Music is one of the key points when thinking about the making of the film: with different songs and sound effects, climates are generated and the story that is being told is completely transformed. And it seems that Edgar Wright's film has understood this perfectly: its musical tracks could be heard separately from the scenes and would work almost like a pop album.
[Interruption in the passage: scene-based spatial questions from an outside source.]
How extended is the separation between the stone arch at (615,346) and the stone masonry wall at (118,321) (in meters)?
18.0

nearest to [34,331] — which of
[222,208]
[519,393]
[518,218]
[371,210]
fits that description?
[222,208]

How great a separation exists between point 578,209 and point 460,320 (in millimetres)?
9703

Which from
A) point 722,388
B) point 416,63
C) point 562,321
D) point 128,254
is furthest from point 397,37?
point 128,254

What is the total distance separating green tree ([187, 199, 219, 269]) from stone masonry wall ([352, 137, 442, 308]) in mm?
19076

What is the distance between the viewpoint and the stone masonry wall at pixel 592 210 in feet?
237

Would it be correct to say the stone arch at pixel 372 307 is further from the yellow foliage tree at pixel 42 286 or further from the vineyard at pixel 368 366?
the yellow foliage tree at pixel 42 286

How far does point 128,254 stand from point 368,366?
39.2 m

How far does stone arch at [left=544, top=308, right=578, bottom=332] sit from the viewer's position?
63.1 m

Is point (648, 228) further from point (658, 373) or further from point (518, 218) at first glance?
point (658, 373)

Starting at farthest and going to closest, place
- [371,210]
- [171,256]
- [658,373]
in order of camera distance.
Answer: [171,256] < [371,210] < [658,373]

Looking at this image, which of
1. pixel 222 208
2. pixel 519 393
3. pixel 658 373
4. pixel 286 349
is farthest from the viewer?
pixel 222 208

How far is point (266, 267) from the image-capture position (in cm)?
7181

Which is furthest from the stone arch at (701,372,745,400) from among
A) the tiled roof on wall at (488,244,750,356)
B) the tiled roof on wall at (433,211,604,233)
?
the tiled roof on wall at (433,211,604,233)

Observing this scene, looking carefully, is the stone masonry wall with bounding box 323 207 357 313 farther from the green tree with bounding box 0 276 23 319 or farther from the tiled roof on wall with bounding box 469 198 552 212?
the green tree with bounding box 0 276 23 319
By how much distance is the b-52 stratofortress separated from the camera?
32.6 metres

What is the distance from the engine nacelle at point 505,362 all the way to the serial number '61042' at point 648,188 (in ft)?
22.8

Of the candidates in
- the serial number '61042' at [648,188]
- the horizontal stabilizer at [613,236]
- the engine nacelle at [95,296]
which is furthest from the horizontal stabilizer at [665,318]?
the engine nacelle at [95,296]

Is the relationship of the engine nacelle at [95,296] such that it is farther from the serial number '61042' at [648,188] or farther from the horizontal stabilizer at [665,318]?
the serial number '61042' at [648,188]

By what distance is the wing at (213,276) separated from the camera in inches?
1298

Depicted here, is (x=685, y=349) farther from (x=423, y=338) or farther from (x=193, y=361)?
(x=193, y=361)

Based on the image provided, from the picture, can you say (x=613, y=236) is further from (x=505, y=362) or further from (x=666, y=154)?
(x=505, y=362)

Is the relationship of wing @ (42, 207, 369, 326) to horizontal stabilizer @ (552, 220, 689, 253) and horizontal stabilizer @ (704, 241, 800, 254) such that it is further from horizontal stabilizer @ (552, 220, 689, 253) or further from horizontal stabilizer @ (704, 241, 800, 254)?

However, knowing the history of Last Night in Soho is essential to understand the context of each of the themes. The next film starring Anya Taylor-Joy and Thomasin McKenzie tells the story of Eloise, a young woman who lives in London and who is transported to 1966 where she meets her great inspiration called Sandie. The woman works as a singer in a nightclub but time begins to fall apart and little by little everything is contaminated.
This is not the first time that Stephen Price has worked together with director Edgar Wright: they already did it in Baby Driver, where sound is the protagonist, and in The Word’s End and Scott Pilgrim vs The World. On this occasion, the typical music of the 60s sounds somewhat reversed but without losing its essence. In fact, Anya Taylor-Joy in the skin of Sadie sings Downtown by Petula Clark with a lot of style as is customary in her. Also, her director selected lesser known versions of traditional songs to be part of the soundtrack.
Last Night in Soho was one of the most anticipated films in Sitges 2021 and also of this cinephile season, so the first thing we will say after seeing it is that it does not disappoint. Director Edgar Wright makes his most ambitious, personal and serious film in this story of mirrors game between characters, eras and cinematographic genres. The first hour is splendid and the director opens the jar of essences with a virtuosity in the staging rarely seen. It is a pity that during the second part, the psychological thriller becomes a bit unbalanced due to an excess of repetitions and unnecessary underlines, as well as twists of the script in search of surprise and that do not finish convincing.
Although the film has the participation of the fashionable actress, Anya Taylor-Joy, in this case an amazing Thomasin McKenzie eats her toast, who already showed her talent as a young girl in that indie jewel called Do not leave a trace (Debra Granik, 2018). Both actresses are the face of the same coin, that of the American dream, that of the passage from innocence to adulthood, that of the discovery of the dark side of the desired success. The city of London then turns into a monster with sharp teeth that turns dreams into nightmares.
The protagonist is a young dressmaker who moves from her hometown to the big city to enter an important Fashion Academy. Her experiences will merge with those of a girl who in the 60s made the same journey to become a singer and ended up immersed in an underworld as dark as it was destructive. Present and past are placed on the same temporal plane through the dreams and hallucinations of the young dressmaker who seems to live the life that the singer had in the first person.
It is there that the director achieves some of the most beautiful and fascinating images in the staging of him playing with space, light, mirrors or other resources that refer us to De Palma or Argento. Last Night in Soho is visually stunning and musically also thanks to the great use of the songs of the time. A hypnotic experience with feminist discourse in the background that does not lose interest even during its clumsy and conventional outcome.